Christophe Chabert | Mercredi 28 octobre 2009

Les Herbes folles

«Et si… Et si…» La voix-off des Herbes folles (celle d’Edouard Baer) pose son principe de possibles incongrus, de hasards débouchant sur la rencontre entre des êtres mal dans leur peau, dans leur couple, dans leur vie… Un «Incident» (titre du livre de Christian Gailly dont le film est l’adaptation) banal, le vol d’un sac, va provoquer un grand remue-ménage entre Marguerite (qui l’a perdu) et Georges (qui en a retrouvé le contenu dans un parking).
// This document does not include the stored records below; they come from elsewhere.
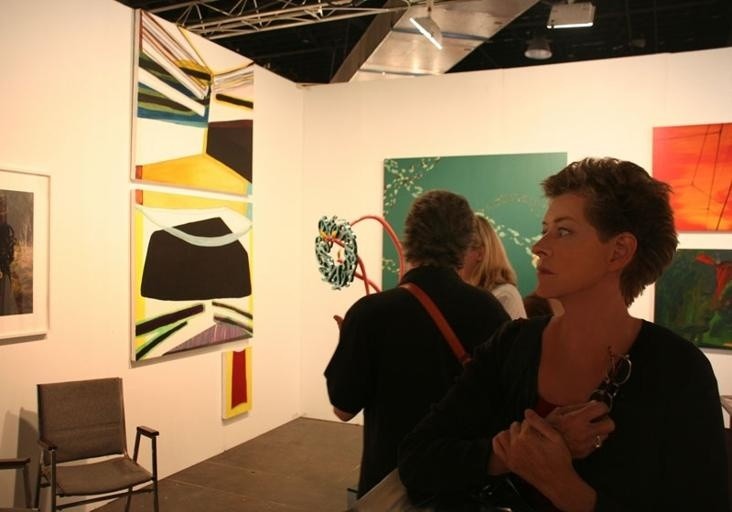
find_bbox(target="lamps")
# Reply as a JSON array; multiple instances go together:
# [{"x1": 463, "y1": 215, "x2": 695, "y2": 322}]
[
  {"x1": 409, "y1": 1, "x2": 444, "y2": 49},
  {"x1": 523, "y1": 28, "x2": 553, "y2": 59},
  {"x1": 547, "y1": 0, "x2": 596, "y2": 29}
]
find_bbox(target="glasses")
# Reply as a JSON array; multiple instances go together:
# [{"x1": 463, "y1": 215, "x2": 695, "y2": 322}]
[{"x1": 588, "y1": 343, "x2": 634, "y2": 415}]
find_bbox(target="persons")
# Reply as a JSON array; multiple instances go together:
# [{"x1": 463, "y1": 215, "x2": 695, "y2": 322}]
[
  {"x1": 457, "y1": 214, "x2": 529, "y2": 321},
  {"x1": 399, "y1": 156, "x2": 730, "y2": 511},
  {"x1": 322, "y1": 190, "x2": 512, "y2": 499}
]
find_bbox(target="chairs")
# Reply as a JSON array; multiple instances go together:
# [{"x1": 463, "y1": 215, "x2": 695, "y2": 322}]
[
  {"x1": 35, "y1": 377, "x2": 160, "y2": 511},
  {"x1": 1, "y1": 456, "x2": 39, "y2": 512}
]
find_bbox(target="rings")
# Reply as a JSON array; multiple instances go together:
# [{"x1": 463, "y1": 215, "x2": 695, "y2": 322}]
[{"x1": 591, "y1": 431, "x2": 601, "y2": 448}]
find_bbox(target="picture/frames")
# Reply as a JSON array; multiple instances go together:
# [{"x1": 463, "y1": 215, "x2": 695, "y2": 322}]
[{"x1": 0, "y1": 168, "x2": 50, "y2": 341}]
Marguerite est seule, Georges vit avec femme et enfants mais, première surprise, c’est lui le plus instable des deux. Et c’est lui qui, au détriment de toute logique (sauf celle du scénario !), va faire enfler le fait-divers, persécutant par amour une femme dont il ne sait pourtant rien. Le goût du roman contre la monotonie de l’existence : c’est l’idée derrière le nouveau film-anguille d’Alain Resnais, qui s’offre comme un contre poison à l’amertume dépressive du précédent Cœurs. Vif, coloré, imprévisible, drôle, il est pourtant lézardé par les angoisses habituelles de l’auteur, quand bien même des herbes folles (comprenez : libres, incontrôlables) pousseraient au milieu de ce béton fissuré.